En aquel maravilloso entorno algo llamó mi atención, allá más lejos, en un pequeño claro de la ribera, se adivinaba la figura de una mujer aparentemente dormida. Se trataba de una hermosa joven reclinada sobre su lado izquierdo con su larga cabellera rubia flotando sobre la hierba. Se cubría con una túnica de color claro de imposible relación con cualquier gama de colores. No era blanca y sin embargo, el tono de la prenda, no podía catalogarse como gris. Era de un extraño color perla que bajo el efecto del sol parecía más nítido y en las zonas de sombra más oscuro. Una guirnalda de pequeñas florecillas le rodeaba la frente a la bella. Mi corazón dio un brinco ¡Era ella! ¡La Xana del río!
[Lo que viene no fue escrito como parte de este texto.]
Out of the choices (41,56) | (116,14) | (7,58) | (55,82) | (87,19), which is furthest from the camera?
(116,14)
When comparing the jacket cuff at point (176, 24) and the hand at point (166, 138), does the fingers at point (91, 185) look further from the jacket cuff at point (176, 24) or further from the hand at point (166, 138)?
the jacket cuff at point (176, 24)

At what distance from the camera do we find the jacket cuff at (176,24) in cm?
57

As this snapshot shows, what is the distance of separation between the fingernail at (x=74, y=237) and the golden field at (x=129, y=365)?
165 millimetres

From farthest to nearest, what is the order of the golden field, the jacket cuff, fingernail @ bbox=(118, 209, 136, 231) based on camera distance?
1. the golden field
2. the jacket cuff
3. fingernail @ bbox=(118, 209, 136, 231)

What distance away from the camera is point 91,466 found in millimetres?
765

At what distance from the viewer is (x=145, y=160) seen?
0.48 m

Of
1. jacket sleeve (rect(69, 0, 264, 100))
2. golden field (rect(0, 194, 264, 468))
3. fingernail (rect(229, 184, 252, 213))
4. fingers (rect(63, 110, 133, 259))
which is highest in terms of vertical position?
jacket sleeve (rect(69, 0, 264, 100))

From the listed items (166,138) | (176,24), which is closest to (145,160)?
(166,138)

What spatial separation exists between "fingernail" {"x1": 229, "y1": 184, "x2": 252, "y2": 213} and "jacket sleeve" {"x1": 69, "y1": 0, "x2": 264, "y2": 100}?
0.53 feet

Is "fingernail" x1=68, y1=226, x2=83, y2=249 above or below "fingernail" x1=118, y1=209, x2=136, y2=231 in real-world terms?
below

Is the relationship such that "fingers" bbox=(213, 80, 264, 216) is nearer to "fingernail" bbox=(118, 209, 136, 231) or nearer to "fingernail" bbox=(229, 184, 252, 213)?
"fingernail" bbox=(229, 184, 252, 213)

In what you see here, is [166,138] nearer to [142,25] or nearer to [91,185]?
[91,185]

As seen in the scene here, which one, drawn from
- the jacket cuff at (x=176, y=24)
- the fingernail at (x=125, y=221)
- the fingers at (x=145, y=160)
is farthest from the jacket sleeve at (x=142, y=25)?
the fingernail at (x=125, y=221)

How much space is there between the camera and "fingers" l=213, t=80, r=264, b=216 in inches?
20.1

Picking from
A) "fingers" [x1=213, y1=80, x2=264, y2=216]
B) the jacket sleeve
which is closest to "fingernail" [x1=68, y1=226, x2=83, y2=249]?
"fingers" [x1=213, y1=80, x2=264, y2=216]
Me levanté como un resorte, atravesé el puente y sigilosamente, me acerqué a la desconocida procurando no ser visto. La observé con deleite. Comparada con las mujeres de las aldeas era delgada, no de una delgadez exagerada, se trataba de una esbeltez exótica, equilibrada y estéticamente correcta. Miré sus manos: unas manos largas y perfectas con unos hermosos dedos de artista. No había duda, se estaba realizando uno de mis deseos más queridos: ver una Xana. Hada de los bosques y reina de los ríos.
Quise contemplar más de cerca aquel rostro y sin darme cuenta, me encontré sentado a medio metro de ella. Una extraña sensación me recorrió la espalda. A pesar de mi sigilo no pude evitar que mi presencia despertara a la durmiente. La mujer se incorporó algo sobresaltada. Mi primera impresión se vio satisfecha por entero: era una beldad. No obstante, sus facciones, extremadamente duras, disipaban en parte su belleza.
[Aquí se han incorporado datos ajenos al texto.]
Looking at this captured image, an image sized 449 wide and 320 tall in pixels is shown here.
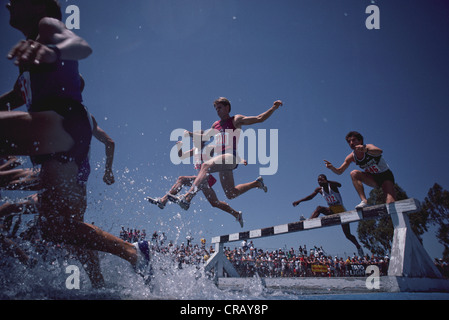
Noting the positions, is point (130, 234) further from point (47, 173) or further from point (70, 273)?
point (47, 173)

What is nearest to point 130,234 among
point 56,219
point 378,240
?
point 56,219

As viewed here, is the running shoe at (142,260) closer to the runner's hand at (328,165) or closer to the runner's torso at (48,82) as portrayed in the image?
the runner's torso at (48,82)

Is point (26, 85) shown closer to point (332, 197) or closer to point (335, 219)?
point (335, 219)

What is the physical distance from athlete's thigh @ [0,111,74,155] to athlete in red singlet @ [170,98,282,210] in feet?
7.74

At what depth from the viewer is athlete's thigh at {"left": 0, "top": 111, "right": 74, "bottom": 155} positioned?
152cm

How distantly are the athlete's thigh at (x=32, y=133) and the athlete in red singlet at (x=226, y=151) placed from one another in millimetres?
2359

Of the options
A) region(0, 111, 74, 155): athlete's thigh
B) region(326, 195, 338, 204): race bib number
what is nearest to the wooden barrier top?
region(326, 195, 338, 204): race bib number

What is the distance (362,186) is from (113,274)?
14.6 ft

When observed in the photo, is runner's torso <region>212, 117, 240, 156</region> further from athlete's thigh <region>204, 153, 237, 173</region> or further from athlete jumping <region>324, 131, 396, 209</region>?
athlete jumping <region>324, 131, 396, 209</region>

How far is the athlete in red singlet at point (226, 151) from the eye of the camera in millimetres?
3914

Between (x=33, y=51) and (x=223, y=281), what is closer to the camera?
(x=33, y=51)

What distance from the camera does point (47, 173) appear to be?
1.66 metres

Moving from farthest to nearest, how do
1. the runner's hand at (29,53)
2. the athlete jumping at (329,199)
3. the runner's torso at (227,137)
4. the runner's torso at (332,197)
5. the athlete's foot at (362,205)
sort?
the runner's torso at (332,197), the athlete jumping at (329,199), the runner's torso at (227,137), the athlete's foot at (362,205), the runner's hand at (29,53)

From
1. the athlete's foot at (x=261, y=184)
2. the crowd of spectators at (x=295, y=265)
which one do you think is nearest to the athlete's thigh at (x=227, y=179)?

-¿Te he asustado? – pregunté, esbozando una sonrisa de disculpa. Ella me devolvió la sonrisa.
– No, no me asusto fácilmente – respondió visiblemente divertida. Su voz sonó lejana, distinta.
El río pareció callar y un extraño silencio, ausente de ecos del bosque, ofrecía un insólito escenario a nuestra conversación:
– Entonces… ¿no te importa que te haya despertado?
– No, en absoluto, debí de quedarme dormida. Tenía que ir a buscar a alguien, pero ya no es posible. . . llego tarde y ahora deberé esperar un largo tiempo.
-¿Se enfadarán contigo?
– En este caso, no. Me esperaban; sin embargo, se alegraran de que no vaya.
– ¿Por qué? ¿No te quieren?
– A veces sí, me desean, me llaman. Pero habitualmente no soy bien recibida.
Traté de decirle que a mí sí me gustaba, pero callé. Durante un buen rato hablamos y hablamos. La conversación giró en torno al bosque y sus fantásticos habitantes. Y nuestras risas volaron por un entorno silencioso e intranquilo.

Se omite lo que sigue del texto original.